Selected passage:
===============

Such should have been the course adopted by the controller after the amount of the district tax was legally fixed and payable and demand had been made upon him for the payment of the same, out of the "total amount paid in taxes for state purposes" by appellant. The controller's refusal so to do was the initial error. Upon his refusal the district turned to appellant and exacted from it a double payment *356 under protest. Appellant then is clearly entitled to its recovery.
It has been agreed by the parties that if this court shall reach the conclusion that appellant is entitled to its recovery, it may order a direct recovery from the controller. We need not therefore pause to consider with more particularity the form of the judgment.

===============

Record excerpts:
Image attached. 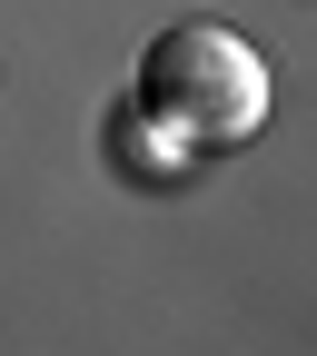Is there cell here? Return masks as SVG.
<instances>
[{"instance_id":"cell-1","label":"cell","mask_w":317,"mask_h":356,"mask_svg":"<svg viewBox=\"0 0 317 356\" xmlns=\"http://www.w3.org/2000/svg\"><path fill=\"white\" fill-rule=\"evenodd\" d=\"M129 99H139L189 159H208V149H238V139L268 129V60L229 20H169L139 50V89H129Z\"/></svg>"},{"instance_id":"cell-2","label":"cell","mask_w":317,"mask_h":356,"mask_svg":"<svg viewBox=\"0 0 317 356\" xmlns=\"http://www.w3.org/2000/svg\"><path fill=\"white\" fill-rule=\"evenodd\" d=\"M109 159H119V178H139V188H169V178H189V149L169 139V129L139 109V99H119L109 109Z\"/></svg>"}]
</instances>
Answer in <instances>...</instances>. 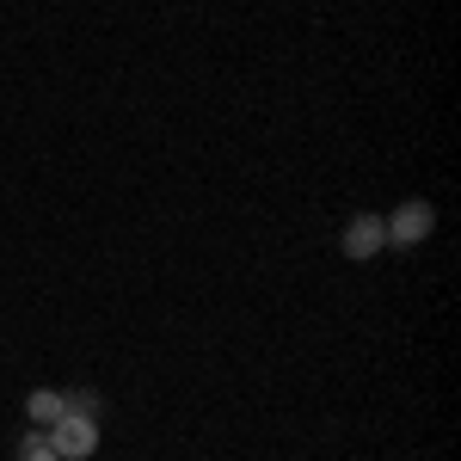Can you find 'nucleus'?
I'll list each match as a JSON object with an SVG mask.
<instances>
[{
    "label": "nucleus",
    "mask_w": 461,
    "mask_h": 461,
    "mask_svg": "<svg viewBox=\"0 0 461 461\" xmlns=\"http://www.w3.org/2000/svg\"><path fill=\"white\" fill-rule=\"evenodd\" d=\"M43 437H50V449H56L62 461H86L93 449H99V419H93V412H80V406H68L56 425L43 430Z\"/></svg>",
    "instance_id": "obj_1"
},
{
    "label": "nucleus",
    "mask_w": 461,
    "mask_h": 461,
    "mask_svg": "<svg viewBox=\"0 0 461 461\" xmlns=\"http://www.w3.org/2000/svg\"><path fill=\"white\" fill-rule=\"evenodd\" d=\"M382 228H388V240H393V247H425V240H430V228H437V210H430L425 197H412V203H400V210H393L388 221H382Z\"/></svg>",
    "instance_id": "obj_2"
},
{
    "label": "nucleus",
    "mask_w": 461,
    "mask_h": 461,
    "mask_svg": "<svg viewBox=\"0 0 461 461\" xmlns=\"http://www.w3.org/2000/svg\"><path fill=\"white\" fill-rule=\"evenodd\" d=\"M339 247H345V258H375V252L388 247V228H382V215H351Z\"/></svg>",
    "instance_id": "obj_3"
},
{
    "label": "nucleus",
    "mask_w": 461,
    "mask_h": 461,
    "mask_svg": "<svg viewBox=\"0 0 461 461\" xmlns=\"http://www.w3.org/2000/svg\"><path fill=\"white\" fill-rule=\"evenodd\" d=\"M68 406H74V393H62V388H37L32 400H25V419H32L37 430H50L56 419H62V412H68Z\"/></svg>",
    "instance_id": "obj_4"
},
{
    "label": "nucleus",
    "mask_w": 461,
    "mask_h": 461,
    "mask_svg": "<svg viewBox=\"0 0 461 461\" xmlns=\"http://www.w3.org/2000/svg\"><path fill=\"white\" fill-rule=\"evenodd\" d=\"M19 461H62L56 456V449H50V437H43V430H25V443H19Z\"/></svg>",
    "instance_id": "obj_5"
}]
</instances>
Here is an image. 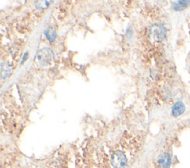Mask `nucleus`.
Returning a JSON list of instances; mask_svg holds the SVG:
<instances>
[{"label": "nucleus", "mask_w": 190, "mask_h": 168, "mask_svg": "<svg viewBox=\"0 0 190 168\" xmlns=\"http://www.w3.org/2000/svg\"><path fill=\"white\" fill-rule=\"evenodd\" d=\"M27 56H28V53L27 52H26V53H25V55H24L23 58H22V63L21 64H23V62L25 61V60L27 59Z\"/></svg>", "instance_id": "nucleus-10"}, {"label": "nucleus", "mask_w": 190, "mask_h": 168, "mask_svg": "<svg viewBox=\"0 0 190 168\" xmlns=\"http://www.w3.org/2000/svg\"><path fill=\"white\" fill-rule=\"evenodd\" d=\"M45 34H46V38L50 42H52L55 40L56 39V36H57V34L54 30H51V29H47L45 32Z\"/></svg>", "instance_id": "nucleus-8"}, {"label": "nucleus", "mask_w": 190, "mask_h": 168, "mask_svg": "<svg viewBox=\"0 0 190 168\" xmlns=\"http://www.w3.org/2000/svg\"><path fill=\"white\" fill-rule=\"evenodd\" d=\"M54 56L53 51L48 48H43L37 53V60L42 66H46L51 63Z\"/></svg>", "instance_id": "nucleus-2"}, {"label": "nucleus", "mask_w": 190, "mask_h": 168, "mask_svg": "<svg viewBox=\"0 0 190 168\" xmlns=\"http://www.w3.org/2000/svg\"><path fill=\"white\" fill-rule=\"evenodd\" d=\"M1 72L2 79H5L9 77L11 73V67L8 63H2L1 65Z\"/></svg>", "instance_id": "nucleus-6"}, {"label": "nucleus", "mask_w": 190, "mask_h": 168, "mask_svg": "<svg viewBox=\"0 0 190 168\" xmlns=\"http://www.w3.org/2000/svg\"><path fill=\"white\" fill-rule=\"evenodd\" d=\"M149 36L152 41H160L166 36V29L160 24H155L150 28Z\"/></svg>", "instance_id": "nucleus-1"}, {"label": "nucleus", "mask_w": 190, "mask_h": 168, "mask_svg": "<svg viewBox=\"0 0 190 168\" xmlns=\"http://www.w3.org/2000/svg\"><path fill=\"white\" fill-rule=\"evenodd\" d=\"M187 3H189V1H178L176 2L173 4V9L174 10H181L187 6Z\"/></svg>", "instance_id": "nucleus-7"}, {"label": "nucleus", "mask_w": 190, "mask_h": 168, "mask_svg": "<svg viewBox=\"0 0 190 168\" xmlns=\"http://www.w3.org/2000/svg\"><path fill=\"white\" fill-rule=\"evenodd\" d=\"M158 162L160 165L161 168H169L172 162L170 155L168 153L161 154L158 159Z\"/></svg>", "instance_id": "nucleus-4"}, {"label": "nucleus", "mask_w": 190, "mask_h": 168, "mask_svg": "<svg viewBox=\"0 0 190 168\" xmlns=\"http://www.w3.org/2000/svg\"><path fill=\"white\" fill-rule=\"evenodd\" d=\"M51 2L49 1H38L37 2V7L39 9H44L46 8L48 6H49V3H51Z\"/></svg>", "instance_id": "nucleus-9"}, {"label": "nucleus", "mask_w": 190, "mask_h": 168, "mask_svg": "<svg viewBox=\"0 0 190 168\" xmlns=\"http://www.w3.org/2000/svg\"><path fill=\"white\" fill-rule=\"evenodd\" d=\"M111 162L114 168H125L127 164V158L123 152L117 150L112 154Z\"/></svg>", "instance_id": "nucleus-3"}, {"label": "nucleus", "mask_w": 190, "mask_h": 168, "mask_svg": "<svg viewBox=\"0 0 190 168\" xmlns=\"http://www.w3.org/2000/svg\"><path fill=\"white\" fill-rule=\"evenodd\" d=\"M185 111V105L181 102H177L173 105L172 108V113L174 116L177 117L184 113Z\"/></svg>", "instance_id": "nucleus-5"}]
</instances>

===============

Problem: Resume the court opinion on recovering the double-paid district tax from the point where it ends.

Exercise result:
The application of appellant for injunctive relief, after what already has been said, calls for but brief consideration. It is clearly within the power of the district to levy this tax for the purpose of ascertaining the proportion of the bonded indebtedness and interest which the property of appellant should bear and pay, and no injunction therefore should be granted to prevent the district from so doing. Upon the other hand, it is not to be anticipated that any difficulty will be experienced in the future in the matter of the payments to such districts where the conditions here present exist, namely, where the time for the payment of the state tax antedates the assessment and levy of the district tax. No force inheres in the controller's objection that the legislature has not provided adequate machinery justifying him in paying to such districts the amounts of their taxes. The constitutional amendment itself declares that "all the provisions of this section shall be self-executing." And if there be a lack of machinery in other respects, the controller will be amply protected, in the payment of these moneys, by proper vouchers showing the payment thereof, and by proper entries in his books disclosing the nature and amount of the disbursements.
It is ordered therefore that the judgment appealed from be and hereby is reversed, and in conformity with the agreement of the parties it is further ordered that the superior court enter its judgment of award in favor of the appellant and against the respondent controller for the amount sued for.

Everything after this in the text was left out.